→ **Суть задания**:
A – Ответьте на вопросы по тексту страницы, обозначив ответы так же, как вопросы:
(i) Какие слова прозвучали вскоре после выстрела?
(ii) Через сколько исправительно-трудовых лагерей и отдельных лагерных пунктов прошёл повествователь?
(iii) Кем и где служил Перепелочкин?
B – Изложите суть текста страницы в двух предложениях.

→ **Текст страницы**:
──────

Открыли задний борт. С трудом выпрямляя онемевшие ноги, я прыгнул из машины последним. Едва лишь коснулся земли, как за моей спиной раздался выстрел. Все опешили, не понимая, что произошло. И тут в замершей тишине громкий, тоже как выстрел, голос:
— Перепелочкин застрелился.
Почему-то всегда хорошие люди уходят из жизни прежде времени. Пройдя через семь исправительно-трудовых лагерей и отдельных лагерных пунктов, я не встречал более случая, чтобы заключенные любили своего конвоира, как это было с Перепелочкиным, рядовым бойцом военизированной охраны ОЛП 6 под Вязьмой. Простой деревенский, видимо, малообразованный парень с круглым румяным лицом в веснушках, явно выражающим простодушный характер, с походкой и манерами увальня; несмотря на незавидное житье одинокого солдата презренной службы, он никогда не унывал, не задумывался о лучшей доле, а главное, не лишен был тех высоких нравственных качеств, которые в то время еще встречались у людей из сельской глубинки, которые спонтанно сохранились и передавались из поколения в поколение в крестьянских семьях, истоком своим имея, скорее всего, правдивое слово деревенских священников, по образу жизни мало чем отличавшихся от своих прихожан. Перепелочкин не знал различия между заключенным и вольнонаемным и уж тем более понятия не имел о каких-то «врагах народа», которых ему было поручено охранять пуще глаза. Для него все были равны, мало того, он всем был одинаково рад, как самым близким. Случалось не однажды видеть, как на утреннем разводе его вдруг отстраняли от участия в конвое. Понурый, будто побитый, уходил он в сторону, вероятно чувствуя себя в это время изгоем. Но как моментально он преображался, как оживало его лицо, какая довольная улыбка широко его освещала, когда вдруг за недостатком бойцов его тут же возвращали в конвой. Он не шел, он бежал обратно чуть ли не вприпрыжку, радуясь, будто вырвался на свободу, и, довольный, шел в конвое, молча улыбаясь колонне заключенных. Его понимали и так же молча приветствовали.

──────

→ **Исходные данные**:
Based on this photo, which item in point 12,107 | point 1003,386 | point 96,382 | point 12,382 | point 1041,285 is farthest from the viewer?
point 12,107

──────

→ **Приведённые ответы**:
A –
(i) «Перепелочкин застрелился».
(ii) Через семь.
(iii) Рядовым бойцом военизированной охраны ОЛП 6 под Вязьмой.

B – Едва повествователь последним выпрыгнул из машины, за его спиной раздался выстрел, и громкий голос сообщил, что застрелился Перепелочкин, рядовой боец военизированной охраны ОЛП 6 под Вязьмой. Этот простодушный деревенский парень, которого любили заключённые, считал всех равными и всем был одинаково рад; когда его отстраняли от конвоя, он уходил понурым, а когда возвращали, радостно бежал обратно.